第3話 限られた残りの一日(葉月)

 あんなことがあった翌日でも学校には行かなくちゃいけない。もし、失恋が公欠扱いになるなら、今日は絶対に休むのに。

 仕方がないからベッドからのそのそ起き上がる。


 ああ、やっちゃった。


 昨日は気持ちが混乱していて、制服のスカートをきちんとハンガーに吊るさなかった。スカートのヒダが歪んでいる。仕方なく手に取る。でも、まぁ、いいか。そんな日もある。


 かわいく思われたい相手が、自分を置き去りにすることがわかった今、オシャレも何も無い。

 薄いブルーのブラウスを着て、袖をまくる。いつもの習慣で、ベストに手が伸びる。

 ……着ていかなくてもいいんじゃないかな。無理して汗をかく必要は無い。

 スカートをかけてあった机のイスの背もたれに、ベストを投げる。

 こんなに暑いものを来てくる子は、ほとんどいない。


「珍しい! 葉月がベスト着てないなんて」

「変?」

「全然! 今までの方が、見てて暑苦しかったわよ。サッパリしたね。……何か、心境の変化?」

「そういうんじゃ、ないよ」

 女ともだちというのは侮れない。隠していることも、すぐに勘づかれてしまう。

「え、佐伯くん、東京に進学するんだ? すごいねー、四大か。できる人は違うね」

「わたしはできないからさぁ。卒業したら今までのことはないのと一緒だよ」

「バカだな、葉月は。フラれたと思って落ち込んでるの? よく思い出してごらんよ、今までのこと。せーっかく、二人きりにしてあげようって気を利かせてきたのに」

「ありがとう。でも、なーんにもなかったよ。黙ったまま延々、二人で歩くだけで。特になんにもなかったよ。進展なんて何も」

 美和ちゃんはくすくす笑った。

「バッカだなぁ。足元が見えてないんだよ、葉月は」


 そんなことはないと思う。

 席に戻ると佐々木が英語のプリントを写させてくれと頼んでくる。まったく、と思いながらファイルからプリントを出す。

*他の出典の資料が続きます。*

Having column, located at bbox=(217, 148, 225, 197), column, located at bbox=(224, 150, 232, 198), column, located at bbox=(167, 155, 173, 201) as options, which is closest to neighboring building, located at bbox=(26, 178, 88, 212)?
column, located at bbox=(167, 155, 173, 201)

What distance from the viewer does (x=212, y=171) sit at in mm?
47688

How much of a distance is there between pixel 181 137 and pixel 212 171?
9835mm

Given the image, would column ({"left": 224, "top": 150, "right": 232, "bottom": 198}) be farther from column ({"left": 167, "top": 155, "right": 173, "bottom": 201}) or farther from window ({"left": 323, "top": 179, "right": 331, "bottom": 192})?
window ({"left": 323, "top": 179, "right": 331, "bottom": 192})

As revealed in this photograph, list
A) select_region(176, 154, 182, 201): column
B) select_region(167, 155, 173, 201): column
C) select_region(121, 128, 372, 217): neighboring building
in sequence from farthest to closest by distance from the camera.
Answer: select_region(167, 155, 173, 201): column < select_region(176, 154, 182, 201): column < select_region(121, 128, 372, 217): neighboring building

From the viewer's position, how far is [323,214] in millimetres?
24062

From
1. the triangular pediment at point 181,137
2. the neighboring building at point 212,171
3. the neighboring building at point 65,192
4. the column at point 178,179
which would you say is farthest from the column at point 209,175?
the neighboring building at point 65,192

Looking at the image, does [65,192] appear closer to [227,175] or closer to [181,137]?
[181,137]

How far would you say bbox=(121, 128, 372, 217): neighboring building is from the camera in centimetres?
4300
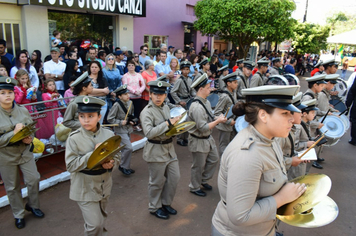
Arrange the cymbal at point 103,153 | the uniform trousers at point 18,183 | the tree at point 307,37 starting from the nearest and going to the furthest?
the cymbal at point 103,153 < the uniform trousers at point 18,183 < the tree at point 307,37

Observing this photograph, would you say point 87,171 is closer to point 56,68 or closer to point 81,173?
point 81,173

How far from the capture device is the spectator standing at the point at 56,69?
298 inches

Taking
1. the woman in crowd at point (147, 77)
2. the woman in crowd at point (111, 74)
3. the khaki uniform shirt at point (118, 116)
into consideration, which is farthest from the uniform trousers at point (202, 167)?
the woman in crowd at point (147, 77)

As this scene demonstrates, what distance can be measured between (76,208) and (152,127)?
1.87m

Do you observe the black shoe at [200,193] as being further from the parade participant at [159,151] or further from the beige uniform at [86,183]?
the beige uniform at [86,183]

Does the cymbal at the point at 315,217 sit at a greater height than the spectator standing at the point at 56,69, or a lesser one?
lesser

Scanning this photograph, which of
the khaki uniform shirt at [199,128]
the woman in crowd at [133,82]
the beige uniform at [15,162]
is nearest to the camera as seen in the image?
the beige uniform at [15,162]

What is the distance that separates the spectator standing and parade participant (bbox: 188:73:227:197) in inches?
175

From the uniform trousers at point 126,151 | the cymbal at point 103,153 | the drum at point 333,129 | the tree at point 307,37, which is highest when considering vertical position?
the tree at point 307,37

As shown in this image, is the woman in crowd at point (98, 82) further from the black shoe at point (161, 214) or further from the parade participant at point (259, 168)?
the parade participant at point (259, 168)

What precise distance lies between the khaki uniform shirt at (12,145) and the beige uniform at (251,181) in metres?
3.10

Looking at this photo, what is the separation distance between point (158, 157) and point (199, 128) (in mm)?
937

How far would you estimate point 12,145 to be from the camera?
3.87 metres

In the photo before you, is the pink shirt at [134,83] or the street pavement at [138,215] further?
the pink shirt at [134,83]
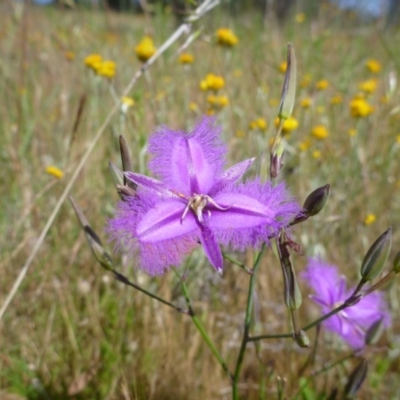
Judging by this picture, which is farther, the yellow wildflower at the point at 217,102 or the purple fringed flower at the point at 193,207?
the yellow wildflower at the point at 217,102

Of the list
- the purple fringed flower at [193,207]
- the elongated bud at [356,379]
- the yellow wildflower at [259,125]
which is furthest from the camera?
the yellow wildflower at [259,125]

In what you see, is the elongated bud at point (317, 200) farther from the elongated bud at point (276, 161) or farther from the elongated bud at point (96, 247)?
the elongated bud at point (96, 247)

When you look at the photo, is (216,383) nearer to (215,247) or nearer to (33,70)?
(215,247)

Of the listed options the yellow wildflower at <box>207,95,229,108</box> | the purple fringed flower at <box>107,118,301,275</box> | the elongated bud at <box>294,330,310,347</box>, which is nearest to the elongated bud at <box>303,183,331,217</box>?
the purple fringed flower at <box>107,118,301,275</box>

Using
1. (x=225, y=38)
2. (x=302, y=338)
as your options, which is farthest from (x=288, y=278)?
(x=225, y=38)

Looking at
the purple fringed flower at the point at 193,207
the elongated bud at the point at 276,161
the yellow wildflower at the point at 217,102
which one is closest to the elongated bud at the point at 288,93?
the elongated bud at the point at 276,161
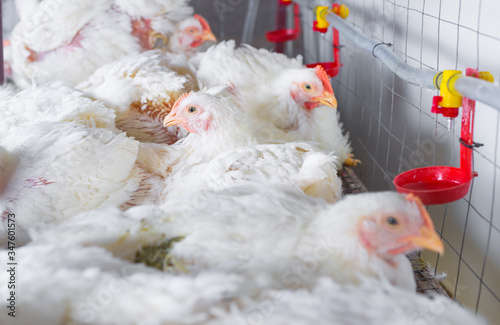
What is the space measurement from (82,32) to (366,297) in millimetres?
2069

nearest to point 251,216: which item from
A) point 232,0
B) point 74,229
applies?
point 74,229

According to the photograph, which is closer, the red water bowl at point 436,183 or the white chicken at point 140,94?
the red water bowl at point 436,183

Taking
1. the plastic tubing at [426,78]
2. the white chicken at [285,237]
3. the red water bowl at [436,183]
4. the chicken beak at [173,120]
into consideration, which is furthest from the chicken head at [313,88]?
the white chicken at [285,237]

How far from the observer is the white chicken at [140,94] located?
1.96 m

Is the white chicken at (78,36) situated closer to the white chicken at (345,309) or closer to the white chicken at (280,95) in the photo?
the white chicken at (280,95)

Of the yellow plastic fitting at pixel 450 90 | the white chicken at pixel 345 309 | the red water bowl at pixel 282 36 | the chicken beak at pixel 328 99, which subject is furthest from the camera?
the red water bowl at pixel 282 36

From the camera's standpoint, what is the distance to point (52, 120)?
167 cm

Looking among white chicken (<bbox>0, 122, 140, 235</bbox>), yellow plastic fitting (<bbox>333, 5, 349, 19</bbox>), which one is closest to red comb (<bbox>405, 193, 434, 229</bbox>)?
white chicken (<bbox>0, 122, 140, 235</bbox>)

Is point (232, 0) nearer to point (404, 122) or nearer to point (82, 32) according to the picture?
point (82, 32)

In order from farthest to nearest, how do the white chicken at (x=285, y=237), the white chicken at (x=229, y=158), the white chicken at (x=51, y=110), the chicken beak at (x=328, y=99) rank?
1. the chicken beak at (x=328, y=99)
2. the white chicken at (x=51, y=110)
3. the white chicken at (x=229, y=158)
4. the white chicken at (x=285, y=237)

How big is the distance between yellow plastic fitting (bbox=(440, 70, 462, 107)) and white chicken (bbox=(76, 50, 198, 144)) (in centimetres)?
112

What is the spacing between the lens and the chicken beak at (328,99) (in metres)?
1.96

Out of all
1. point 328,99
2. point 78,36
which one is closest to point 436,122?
point 328,99

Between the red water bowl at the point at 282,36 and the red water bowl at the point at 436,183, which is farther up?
the red water bowl at the point at 282,36
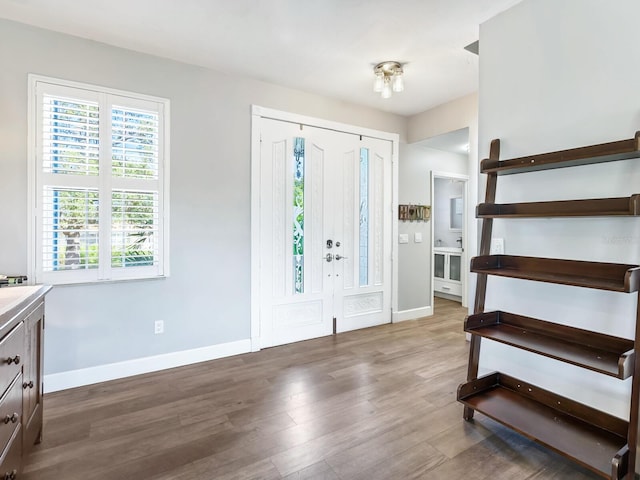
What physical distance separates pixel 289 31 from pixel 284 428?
9.19 ft

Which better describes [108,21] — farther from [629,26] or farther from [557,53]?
[629,26]

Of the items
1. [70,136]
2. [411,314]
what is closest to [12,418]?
[70,136]

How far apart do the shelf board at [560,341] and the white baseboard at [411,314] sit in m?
2.29

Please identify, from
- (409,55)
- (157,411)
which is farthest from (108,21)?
(157,411)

「なんだよー、陸に言っちゃったの? 東京のこと、まだ内緒だって言ったじゃんよ」

「だって。なんて言うか、話題作りだよ」

「話題ねぇ、ふーん。そんなに話題が必要?」

「……あったら、時間を無駄にしないで済むと思う。せっかく一緒に帰っても、特に何もないよりはなんでもいいから話した方が良くない?」

「そうかもしれないけど、陸はそういうヤツじゃないからなぁ。葉月はわかってんのかと思ってた」

 わたしもそうだと思ってた。陸は喋らない。けどそれでいいって、時間を共有できればいいって。

 だけど、それは未来のある場合の話だ。

 お、プリントありがとう、と佐々木が言って、英語の授業が始まる。若い女の先生だ。教壇の上にテキストを広げて、授業を始めます、と声にした。


 通り雨だ。

 ついてない。こんな日に限って、雨なんて降る?

 掃除当番で、玄関を掃く。蒸し暑い。

 まだ雨が降っている中、走って飛び出していく男子たちがいる。まったく男の子って、何を考えてるのかわからない。

 その中の一人に、陸がいた。

「陸! ちょっと待って、傘」

 陸が振り向いてわたしの顔を見る。今日はなぜか背けたくなる。

「帰り、急いでるの? わたし、傘二本持ってるからよかったら使ってよ」

 急いで傘立てから傘を取る。陸の前にそっと差し出す。

「それ、本当?」

「え?」

「二本持ってるって話」

「ああ、天気予報で通り雨が降るかもって言ってたから、折りたたみも持ってるの」

 そっか、とわたしの傘を持って陸は呟いた。何かをじっと考えているようだった。雨はざっと通り抜けて、日差しが見えてきた。

「止むみたいだね」

「傘、ありがとう」

「いいの」

 自転車置き場に向かう彼の背中を、何も言えず、ぼーっと見ていた。後ろからぽん、と肩を叩かれる。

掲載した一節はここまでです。